The sign language recognition device according to claim 1,
The sign language recognition device characterized in that the basic unit of motion stored in the sign language morpheme dictionary means for storing the sign language template is expressed by a combination of a symbol representing the type of motion and an attribute value of motion represented by a continuous amount. .

The sign language recognition device according to claim 2,
The static motion element integration means for integrating the sequential motion unit composed of the dynamic motion basic unit and the static motion basic unit is a sequential motion composed of the dynamic motion basic unit. A sign language recognition apparatus that selects only a recognition result of a basic unit of static motion in a time range determined by a specific motion unit.

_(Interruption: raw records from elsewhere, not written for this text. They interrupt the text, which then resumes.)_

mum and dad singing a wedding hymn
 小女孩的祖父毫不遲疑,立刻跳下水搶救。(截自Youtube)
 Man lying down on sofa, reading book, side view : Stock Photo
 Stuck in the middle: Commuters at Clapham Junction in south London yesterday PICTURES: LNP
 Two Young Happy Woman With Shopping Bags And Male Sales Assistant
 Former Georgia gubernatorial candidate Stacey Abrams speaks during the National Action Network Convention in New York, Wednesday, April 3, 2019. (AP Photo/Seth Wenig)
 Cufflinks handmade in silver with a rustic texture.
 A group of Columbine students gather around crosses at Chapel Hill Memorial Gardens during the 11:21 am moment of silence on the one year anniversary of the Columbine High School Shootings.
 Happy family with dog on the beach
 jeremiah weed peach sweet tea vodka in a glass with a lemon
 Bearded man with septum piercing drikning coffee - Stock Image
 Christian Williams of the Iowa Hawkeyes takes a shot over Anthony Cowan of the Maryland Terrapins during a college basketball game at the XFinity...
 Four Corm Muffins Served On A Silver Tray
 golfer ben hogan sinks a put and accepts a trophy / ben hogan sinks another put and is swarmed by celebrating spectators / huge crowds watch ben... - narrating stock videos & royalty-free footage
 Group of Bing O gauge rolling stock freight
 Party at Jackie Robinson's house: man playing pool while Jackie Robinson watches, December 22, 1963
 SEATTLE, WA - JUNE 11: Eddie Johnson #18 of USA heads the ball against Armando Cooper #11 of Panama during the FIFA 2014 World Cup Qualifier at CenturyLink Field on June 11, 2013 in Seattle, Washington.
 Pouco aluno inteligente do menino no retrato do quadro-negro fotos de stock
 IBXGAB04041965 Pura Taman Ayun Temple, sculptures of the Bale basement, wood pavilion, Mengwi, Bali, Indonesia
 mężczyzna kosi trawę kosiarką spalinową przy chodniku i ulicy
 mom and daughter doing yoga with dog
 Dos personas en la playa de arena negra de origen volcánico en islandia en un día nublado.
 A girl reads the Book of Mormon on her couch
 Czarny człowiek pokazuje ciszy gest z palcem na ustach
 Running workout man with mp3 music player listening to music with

The sign language recognition device according to claim 3.
The static motion element integrating means for integrating the sequential motion unit composed of the dynamic motion basic unit and the static motion basic unit is a sequential motion composed of the dynamic motion basic unit. The time range determined by a specific motion unit is sent to a static motion element recognition unit that recognizes a basic unit of static motion, and the static motion element recognition unit performs recognition processing only for the sent time range. sign language recognition device characterized by sending the result to the static operating element integration means.

The sign language recognition device according to claim 1,
The dynamic sequential element recognizing means for recognizing a sequential motion unit constituted by the dynamic motion basic unit performs recognition based on a degree of overlap in a time range of the recognized dynamic motion basic unit. This is a sign language recognition device.

The sign language recognition device according to claim 1,
The static motion element recognizing means for recognizing the basic unit of the static motion is the static motion stored in the sign language morpheme dictionary means for storing the sign language template data at each time of the time series sign language data. An apparatus for recognizing a sign language, wherein the evaluation is based on an attribute value of a basic unit.

The sign language recognition device according to claim 1,
The static sequential element recognizing means for recognizing a sequential motion unit configured by the static motion basic unit is configured to obtain an evaluation result of the static motion basic unit at each time for each sequential motion unit. A sign language recognition device characterized in that an evaluation value for a sequential motion unit is obtained by collecting the evaluation values, and a time range in which the calculated evaluation value is a maximum value is used as a recognition result of the sequential motion unit.